EL ESTADO: CONTROL SÍ,  ADMINISTRACIÓN NO

Como acertadamente afirmó hace poco el profesor de Yale Paul Kennedy, el Estado ha vuelto con fuerza. El proceso se inició con los atentados terroristas del 11 de septiembre de 2001 y se precipitó  últimamente como consecuencia de la crisis financiera. El poder gubernamental soberano retomó inusitada vigencia, en un principio con medidas de seguridad para prevenir futuros actos de terror y posteriormente por el colapso económico de los Estados Unidos e industrializados países de Europa occidental.

Durante más de quinientos años los estados nacionales predominaron con todos sus atributos usuales. En la primera etapa de la globalización -tras el derrumbe del comunismo a principios de los 90 del siglo pasado- se enunciaron conceptos  acerca del “fin de la historia” y la “decadencia” de los estados.  Marx y Lenin anteriormente habían pronosticado la “extinción del Estado” en la ruta hacia el socialismo. Tal cosa no se produjo y probablemente no sucederá nunca. Ahora en 2009 el Estado como organización política domina el escenario internacional. La realidad supera a cualquier utopía.

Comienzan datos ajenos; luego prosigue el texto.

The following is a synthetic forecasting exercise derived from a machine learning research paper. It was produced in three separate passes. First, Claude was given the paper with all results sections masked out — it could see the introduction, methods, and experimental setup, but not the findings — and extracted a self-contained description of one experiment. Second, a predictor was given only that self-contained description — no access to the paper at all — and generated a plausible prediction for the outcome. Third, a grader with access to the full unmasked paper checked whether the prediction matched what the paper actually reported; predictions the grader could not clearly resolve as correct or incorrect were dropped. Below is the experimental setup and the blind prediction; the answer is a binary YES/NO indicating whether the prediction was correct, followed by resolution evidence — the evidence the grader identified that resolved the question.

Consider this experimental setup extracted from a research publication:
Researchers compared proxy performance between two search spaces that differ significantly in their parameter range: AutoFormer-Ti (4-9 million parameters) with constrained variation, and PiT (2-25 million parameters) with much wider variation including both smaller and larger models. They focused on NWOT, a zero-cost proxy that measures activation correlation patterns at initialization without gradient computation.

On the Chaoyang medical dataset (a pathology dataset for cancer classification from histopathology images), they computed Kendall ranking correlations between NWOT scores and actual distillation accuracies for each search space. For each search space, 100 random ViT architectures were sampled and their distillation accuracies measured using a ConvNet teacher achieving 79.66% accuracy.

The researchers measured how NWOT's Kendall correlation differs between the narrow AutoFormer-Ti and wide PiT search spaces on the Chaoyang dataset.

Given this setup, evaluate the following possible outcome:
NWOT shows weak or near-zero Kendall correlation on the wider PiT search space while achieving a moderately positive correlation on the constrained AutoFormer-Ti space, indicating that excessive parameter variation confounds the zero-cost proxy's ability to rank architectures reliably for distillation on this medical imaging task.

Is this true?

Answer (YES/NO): NO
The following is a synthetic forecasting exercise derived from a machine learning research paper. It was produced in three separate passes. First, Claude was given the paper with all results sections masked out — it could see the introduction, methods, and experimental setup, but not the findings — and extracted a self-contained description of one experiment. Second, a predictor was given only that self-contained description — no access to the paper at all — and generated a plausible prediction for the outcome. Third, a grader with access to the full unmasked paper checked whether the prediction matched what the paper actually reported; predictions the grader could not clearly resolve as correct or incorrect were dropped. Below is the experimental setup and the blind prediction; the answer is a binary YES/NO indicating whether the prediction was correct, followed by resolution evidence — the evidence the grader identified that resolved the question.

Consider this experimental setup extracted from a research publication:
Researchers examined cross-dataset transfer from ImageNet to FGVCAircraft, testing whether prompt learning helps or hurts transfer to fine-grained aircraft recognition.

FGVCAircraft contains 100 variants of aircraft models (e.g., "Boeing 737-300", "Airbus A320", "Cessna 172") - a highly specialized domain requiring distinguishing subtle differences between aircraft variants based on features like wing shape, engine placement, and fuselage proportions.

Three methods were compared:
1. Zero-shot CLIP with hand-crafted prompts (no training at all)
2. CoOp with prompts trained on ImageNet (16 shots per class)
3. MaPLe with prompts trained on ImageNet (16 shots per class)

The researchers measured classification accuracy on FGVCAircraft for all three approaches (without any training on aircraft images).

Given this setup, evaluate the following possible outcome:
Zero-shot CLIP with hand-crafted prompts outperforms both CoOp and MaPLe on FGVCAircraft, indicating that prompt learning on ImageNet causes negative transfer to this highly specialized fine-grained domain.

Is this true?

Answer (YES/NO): YES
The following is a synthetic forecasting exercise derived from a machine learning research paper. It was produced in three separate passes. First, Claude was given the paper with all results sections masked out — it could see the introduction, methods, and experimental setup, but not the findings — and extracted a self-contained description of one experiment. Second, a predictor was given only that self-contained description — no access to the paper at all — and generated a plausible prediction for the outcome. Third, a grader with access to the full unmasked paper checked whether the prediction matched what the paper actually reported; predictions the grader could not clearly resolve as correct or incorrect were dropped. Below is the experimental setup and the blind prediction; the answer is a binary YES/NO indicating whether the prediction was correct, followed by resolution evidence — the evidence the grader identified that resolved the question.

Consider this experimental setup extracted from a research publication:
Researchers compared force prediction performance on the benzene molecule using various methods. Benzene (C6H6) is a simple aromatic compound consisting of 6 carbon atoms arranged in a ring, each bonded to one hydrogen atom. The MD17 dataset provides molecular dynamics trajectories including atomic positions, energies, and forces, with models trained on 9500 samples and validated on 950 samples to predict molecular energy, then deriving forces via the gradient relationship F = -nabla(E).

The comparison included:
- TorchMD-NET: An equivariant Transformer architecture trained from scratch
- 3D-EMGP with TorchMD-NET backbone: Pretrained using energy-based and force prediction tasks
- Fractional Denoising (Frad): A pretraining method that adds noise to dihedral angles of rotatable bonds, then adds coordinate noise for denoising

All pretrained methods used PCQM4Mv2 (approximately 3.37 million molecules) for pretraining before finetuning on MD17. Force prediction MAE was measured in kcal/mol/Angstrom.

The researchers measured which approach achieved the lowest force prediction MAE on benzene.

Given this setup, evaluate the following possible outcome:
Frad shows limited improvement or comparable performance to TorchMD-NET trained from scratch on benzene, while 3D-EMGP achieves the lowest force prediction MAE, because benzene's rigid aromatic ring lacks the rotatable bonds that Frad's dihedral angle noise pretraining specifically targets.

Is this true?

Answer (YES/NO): NO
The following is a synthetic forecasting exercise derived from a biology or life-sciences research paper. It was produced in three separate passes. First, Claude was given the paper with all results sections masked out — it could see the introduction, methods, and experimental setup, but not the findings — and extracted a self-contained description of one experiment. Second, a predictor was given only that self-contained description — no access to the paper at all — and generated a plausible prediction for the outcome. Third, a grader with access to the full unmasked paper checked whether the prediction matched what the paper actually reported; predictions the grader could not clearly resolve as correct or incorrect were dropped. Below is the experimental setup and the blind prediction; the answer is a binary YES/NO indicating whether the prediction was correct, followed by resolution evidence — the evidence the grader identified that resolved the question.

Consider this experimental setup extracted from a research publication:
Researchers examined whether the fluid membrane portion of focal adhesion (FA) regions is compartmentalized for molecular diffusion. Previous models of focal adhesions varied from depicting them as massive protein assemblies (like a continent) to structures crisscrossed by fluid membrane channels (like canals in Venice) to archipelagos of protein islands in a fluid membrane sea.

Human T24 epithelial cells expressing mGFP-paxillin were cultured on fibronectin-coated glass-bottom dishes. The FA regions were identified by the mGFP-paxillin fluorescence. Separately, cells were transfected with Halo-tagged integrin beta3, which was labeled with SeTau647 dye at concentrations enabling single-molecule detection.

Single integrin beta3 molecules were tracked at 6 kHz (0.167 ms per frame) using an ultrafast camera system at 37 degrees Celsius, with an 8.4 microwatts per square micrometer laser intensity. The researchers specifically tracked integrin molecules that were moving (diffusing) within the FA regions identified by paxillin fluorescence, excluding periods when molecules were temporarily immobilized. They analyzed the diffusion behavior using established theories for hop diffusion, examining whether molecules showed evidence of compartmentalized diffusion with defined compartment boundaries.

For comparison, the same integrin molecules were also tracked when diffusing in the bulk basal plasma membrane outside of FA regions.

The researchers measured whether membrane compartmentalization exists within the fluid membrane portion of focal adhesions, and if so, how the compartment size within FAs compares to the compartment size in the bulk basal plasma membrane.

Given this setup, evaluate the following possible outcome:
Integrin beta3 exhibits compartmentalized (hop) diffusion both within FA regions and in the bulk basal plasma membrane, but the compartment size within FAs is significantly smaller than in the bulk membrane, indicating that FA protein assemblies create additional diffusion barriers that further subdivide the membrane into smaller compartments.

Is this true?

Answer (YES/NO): NO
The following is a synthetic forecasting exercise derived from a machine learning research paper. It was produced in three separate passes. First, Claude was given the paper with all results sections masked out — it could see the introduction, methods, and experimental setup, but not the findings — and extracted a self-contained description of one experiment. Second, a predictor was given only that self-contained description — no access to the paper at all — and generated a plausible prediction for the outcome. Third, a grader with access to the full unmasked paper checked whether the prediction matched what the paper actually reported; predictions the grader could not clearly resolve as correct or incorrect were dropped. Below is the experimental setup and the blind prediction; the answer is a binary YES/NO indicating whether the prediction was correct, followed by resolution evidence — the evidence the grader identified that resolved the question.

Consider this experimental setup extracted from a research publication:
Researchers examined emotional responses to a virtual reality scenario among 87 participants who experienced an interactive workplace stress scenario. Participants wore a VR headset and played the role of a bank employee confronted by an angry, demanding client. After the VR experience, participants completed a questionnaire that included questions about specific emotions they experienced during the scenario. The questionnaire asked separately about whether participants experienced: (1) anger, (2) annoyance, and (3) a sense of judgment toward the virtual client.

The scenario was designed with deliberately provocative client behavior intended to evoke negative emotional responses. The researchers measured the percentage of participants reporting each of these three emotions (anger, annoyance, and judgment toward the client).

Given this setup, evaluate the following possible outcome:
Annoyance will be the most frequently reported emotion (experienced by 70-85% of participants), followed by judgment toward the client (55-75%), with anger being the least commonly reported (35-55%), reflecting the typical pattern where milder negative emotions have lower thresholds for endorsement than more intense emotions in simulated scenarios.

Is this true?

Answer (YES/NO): NO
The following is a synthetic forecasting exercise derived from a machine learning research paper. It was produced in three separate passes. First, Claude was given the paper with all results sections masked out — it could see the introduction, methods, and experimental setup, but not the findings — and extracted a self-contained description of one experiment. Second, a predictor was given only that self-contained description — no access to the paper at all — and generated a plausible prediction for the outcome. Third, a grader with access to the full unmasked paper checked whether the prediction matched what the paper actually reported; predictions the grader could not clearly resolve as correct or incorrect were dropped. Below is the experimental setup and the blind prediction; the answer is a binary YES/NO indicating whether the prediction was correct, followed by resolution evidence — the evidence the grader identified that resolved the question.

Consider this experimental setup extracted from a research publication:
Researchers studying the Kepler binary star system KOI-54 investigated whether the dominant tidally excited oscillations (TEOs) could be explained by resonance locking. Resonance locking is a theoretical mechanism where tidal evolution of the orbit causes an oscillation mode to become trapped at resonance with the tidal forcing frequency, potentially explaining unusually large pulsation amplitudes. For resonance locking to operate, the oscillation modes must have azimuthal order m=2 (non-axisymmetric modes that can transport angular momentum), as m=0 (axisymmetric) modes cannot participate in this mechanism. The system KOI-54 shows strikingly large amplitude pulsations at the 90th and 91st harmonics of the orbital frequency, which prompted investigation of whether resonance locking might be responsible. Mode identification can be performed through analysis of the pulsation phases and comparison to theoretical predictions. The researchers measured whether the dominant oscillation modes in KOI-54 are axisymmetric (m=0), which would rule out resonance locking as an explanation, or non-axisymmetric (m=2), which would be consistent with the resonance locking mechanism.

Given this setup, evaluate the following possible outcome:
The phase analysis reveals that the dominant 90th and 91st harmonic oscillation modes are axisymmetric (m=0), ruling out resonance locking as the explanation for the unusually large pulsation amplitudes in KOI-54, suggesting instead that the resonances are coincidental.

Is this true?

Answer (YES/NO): YES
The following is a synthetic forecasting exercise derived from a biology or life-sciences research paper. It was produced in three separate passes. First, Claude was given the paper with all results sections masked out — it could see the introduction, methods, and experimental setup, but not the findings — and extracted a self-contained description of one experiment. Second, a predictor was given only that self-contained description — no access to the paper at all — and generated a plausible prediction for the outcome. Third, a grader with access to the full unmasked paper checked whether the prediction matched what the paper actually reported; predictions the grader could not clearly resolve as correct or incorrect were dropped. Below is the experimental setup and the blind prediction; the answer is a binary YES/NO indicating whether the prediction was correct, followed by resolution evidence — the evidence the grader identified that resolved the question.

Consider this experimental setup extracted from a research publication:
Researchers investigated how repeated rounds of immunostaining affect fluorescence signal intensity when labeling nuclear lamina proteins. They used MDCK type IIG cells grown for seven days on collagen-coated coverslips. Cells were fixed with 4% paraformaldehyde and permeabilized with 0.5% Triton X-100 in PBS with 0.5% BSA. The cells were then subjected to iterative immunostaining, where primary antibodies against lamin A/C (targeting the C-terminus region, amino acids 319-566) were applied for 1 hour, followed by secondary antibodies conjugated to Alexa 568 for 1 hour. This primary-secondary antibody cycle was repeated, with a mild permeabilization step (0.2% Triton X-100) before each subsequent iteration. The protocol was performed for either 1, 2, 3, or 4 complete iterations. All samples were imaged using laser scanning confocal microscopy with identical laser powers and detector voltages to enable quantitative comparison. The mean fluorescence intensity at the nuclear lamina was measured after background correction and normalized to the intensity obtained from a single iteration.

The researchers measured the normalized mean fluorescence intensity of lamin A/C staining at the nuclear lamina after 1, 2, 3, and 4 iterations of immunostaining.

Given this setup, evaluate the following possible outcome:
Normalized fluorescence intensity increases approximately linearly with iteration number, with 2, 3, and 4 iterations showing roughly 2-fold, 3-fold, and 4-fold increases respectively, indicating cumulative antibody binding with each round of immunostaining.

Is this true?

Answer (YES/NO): NO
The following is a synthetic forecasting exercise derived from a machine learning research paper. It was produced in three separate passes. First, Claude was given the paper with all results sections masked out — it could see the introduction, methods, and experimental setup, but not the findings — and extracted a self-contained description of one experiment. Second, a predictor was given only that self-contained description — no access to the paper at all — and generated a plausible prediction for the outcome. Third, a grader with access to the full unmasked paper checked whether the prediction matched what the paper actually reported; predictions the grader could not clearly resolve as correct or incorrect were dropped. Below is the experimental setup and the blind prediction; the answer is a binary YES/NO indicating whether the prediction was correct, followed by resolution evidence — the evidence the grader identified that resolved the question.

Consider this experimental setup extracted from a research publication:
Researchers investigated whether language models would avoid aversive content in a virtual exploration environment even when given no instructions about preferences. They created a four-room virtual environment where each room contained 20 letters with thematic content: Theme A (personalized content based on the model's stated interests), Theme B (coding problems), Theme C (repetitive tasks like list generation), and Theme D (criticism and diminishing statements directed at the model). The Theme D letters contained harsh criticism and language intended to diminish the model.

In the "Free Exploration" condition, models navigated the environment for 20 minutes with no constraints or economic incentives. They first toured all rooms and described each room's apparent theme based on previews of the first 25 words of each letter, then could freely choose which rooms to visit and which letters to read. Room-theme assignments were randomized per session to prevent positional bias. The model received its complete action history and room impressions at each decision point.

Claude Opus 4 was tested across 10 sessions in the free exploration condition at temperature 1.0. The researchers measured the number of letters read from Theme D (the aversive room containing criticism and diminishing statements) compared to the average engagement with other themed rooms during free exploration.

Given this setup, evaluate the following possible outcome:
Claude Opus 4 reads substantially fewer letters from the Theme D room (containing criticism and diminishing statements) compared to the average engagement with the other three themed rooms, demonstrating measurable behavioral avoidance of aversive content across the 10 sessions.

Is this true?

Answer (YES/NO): NO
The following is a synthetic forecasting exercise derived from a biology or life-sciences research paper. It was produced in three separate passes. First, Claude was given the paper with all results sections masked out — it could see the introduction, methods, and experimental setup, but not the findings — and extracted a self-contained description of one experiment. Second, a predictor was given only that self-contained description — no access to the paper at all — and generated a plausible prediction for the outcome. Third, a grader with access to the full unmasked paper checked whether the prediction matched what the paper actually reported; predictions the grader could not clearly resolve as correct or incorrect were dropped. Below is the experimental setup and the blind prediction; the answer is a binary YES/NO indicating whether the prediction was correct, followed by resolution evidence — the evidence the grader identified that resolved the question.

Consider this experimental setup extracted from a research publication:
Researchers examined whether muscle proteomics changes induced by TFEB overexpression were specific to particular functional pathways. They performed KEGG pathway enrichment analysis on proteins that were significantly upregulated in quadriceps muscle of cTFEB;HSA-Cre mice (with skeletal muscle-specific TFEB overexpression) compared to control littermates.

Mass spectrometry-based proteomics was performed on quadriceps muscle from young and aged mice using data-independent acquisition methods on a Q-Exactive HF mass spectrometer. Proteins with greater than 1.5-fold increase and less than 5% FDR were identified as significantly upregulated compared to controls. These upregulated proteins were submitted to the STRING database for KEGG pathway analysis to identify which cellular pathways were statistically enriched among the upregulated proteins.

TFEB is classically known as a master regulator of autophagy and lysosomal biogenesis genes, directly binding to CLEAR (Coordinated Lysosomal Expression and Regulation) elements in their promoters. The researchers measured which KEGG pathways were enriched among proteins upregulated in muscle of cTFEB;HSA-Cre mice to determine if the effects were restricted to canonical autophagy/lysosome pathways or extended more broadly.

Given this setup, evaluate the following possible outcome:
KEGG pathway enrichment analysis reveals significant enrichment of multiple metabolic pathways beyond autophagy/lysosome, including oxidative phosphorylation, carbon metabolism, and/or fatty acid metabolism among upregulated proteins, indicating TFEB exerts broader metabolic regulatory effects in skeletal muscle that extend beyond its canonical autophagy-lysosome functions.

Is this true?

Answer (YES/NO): YES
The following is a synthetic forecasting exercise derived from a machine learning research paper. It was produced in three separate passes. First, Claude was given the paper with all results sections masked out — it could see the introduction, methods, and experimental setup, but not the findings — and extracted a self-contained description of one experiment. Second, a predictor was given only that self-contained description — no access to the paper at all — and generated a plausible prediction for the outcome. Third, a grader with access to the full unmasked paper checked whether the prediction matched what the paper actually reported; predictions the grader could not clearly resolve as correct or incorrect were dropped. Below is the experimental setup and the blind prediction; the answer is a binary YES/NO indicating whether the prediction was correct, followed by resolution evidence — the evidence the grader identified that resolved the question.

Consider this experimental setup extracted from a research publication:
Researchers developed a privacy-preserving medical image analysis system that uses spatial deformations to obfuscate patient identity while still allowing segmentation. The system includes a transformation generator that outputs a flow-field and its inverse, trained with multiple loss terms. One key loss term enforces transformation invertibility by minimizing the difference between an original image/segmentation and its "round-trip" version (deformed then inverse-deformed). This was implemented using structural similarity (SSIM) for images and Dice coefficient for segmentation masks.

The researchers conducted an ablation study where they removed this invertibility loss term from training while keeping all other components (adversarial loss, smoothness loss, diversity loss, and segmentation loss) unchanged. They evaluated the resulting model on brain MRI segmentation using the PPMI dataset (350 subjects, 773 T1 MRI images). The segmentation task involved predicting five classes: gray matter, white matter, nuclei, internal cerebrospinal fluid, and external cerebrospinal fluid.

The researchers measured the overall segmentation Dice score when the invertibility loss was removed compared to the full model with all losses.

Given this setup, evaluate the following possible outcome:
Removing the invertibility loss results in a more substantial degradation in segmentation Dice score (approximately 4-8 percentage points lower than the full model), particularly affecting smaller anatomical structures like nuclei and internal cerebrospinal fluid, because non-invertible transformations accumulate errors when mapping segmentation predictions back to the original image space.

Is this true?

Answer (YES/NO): NO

Los triunfadores del reciente pasado (bancos de inversión, agentes de bolsa, corredores de acciones en Wall Street, atildados empresarios, etc.) son los villanos del presente. El Estado –afirma Kennedy-  era  considerado como algo anticuado, sobre todo en lo relativo a sus formas "sobredimensionadas" o de estilo autoritario. Ahora  resulta que el Estado está de última moda. Destaca, además, que el mundo del capitalismo de libre mercado sin controles llegó a un fin abrupto. El Estado intervino para retomar el control de los asuntos financieros y políticos. Agrega que el Estado nunca desapareció y para fines de la década de 1990 ya había indicios de que aumentaba su poder en países tan diferentes como Rusia, China, Venezuela y Zambia.  Es sin embargo y según Kennedy, el giro en las que habían sido sólidas economías de mercado -sobre todo EE.UU.- lo que constituye el más asombroso cambio. Resurgió la fuerza latente del Estado nacional. Hoy en día, hasta instituciones mundiales de envergadura -como el Fondo Monetario Internacional- bailan al compás de gobiernos con capacidad de decisión sobre ellas.

En este contexto de fuerte retorno de la presencia estatal, surgen diferencias en  materia de interpretaciones y de métodos operacionales.  Desde el punto de vista interpretativo, el retorno del poder del Estado no significa un automático regreso a modelos socialistas o comunistas ya defenestrados por la historia. Implica más bien un proceso inevitable de control de daños en función de algo superior -el interés común de la sociedad- y también conlleva una profunda reforma del sistema capitalista. En términos operativos, la nueva presencia estatal se refleja mediante la presencia mayoritaria del Estado en Directorios de grandes compañías o en cantidad de acciones en su poder, pero no se trata de “nacionalizaciones”, dónde el Estado pasará a ser administrador. La consigna claramente establecida es  un sí al control y a las regulaciones, con un rotundo no a la gerencia estatal, aunque se tenga mayoría o propiedad plena. La experiencia señala que con la administración directa se abre un sendero hacia la ineficiencia y potenciales corruptelas. Son contados en el mundo los entes estatales que funcionan bien.

No hay ni habrá fin del Estado ni tampoco un Estado omnipresente, salvo en los totalitarismos. El Estado resurge como árbitro y regulador de los desequilibrios en el sector privado, pero básicamente controla y norma, no administra. Más allá de esta verdad, el Estado está aquí por un buen rato. Ojalá cumpla bien sus funciones elementales y las adicionales que ahora le impone la coyuntura.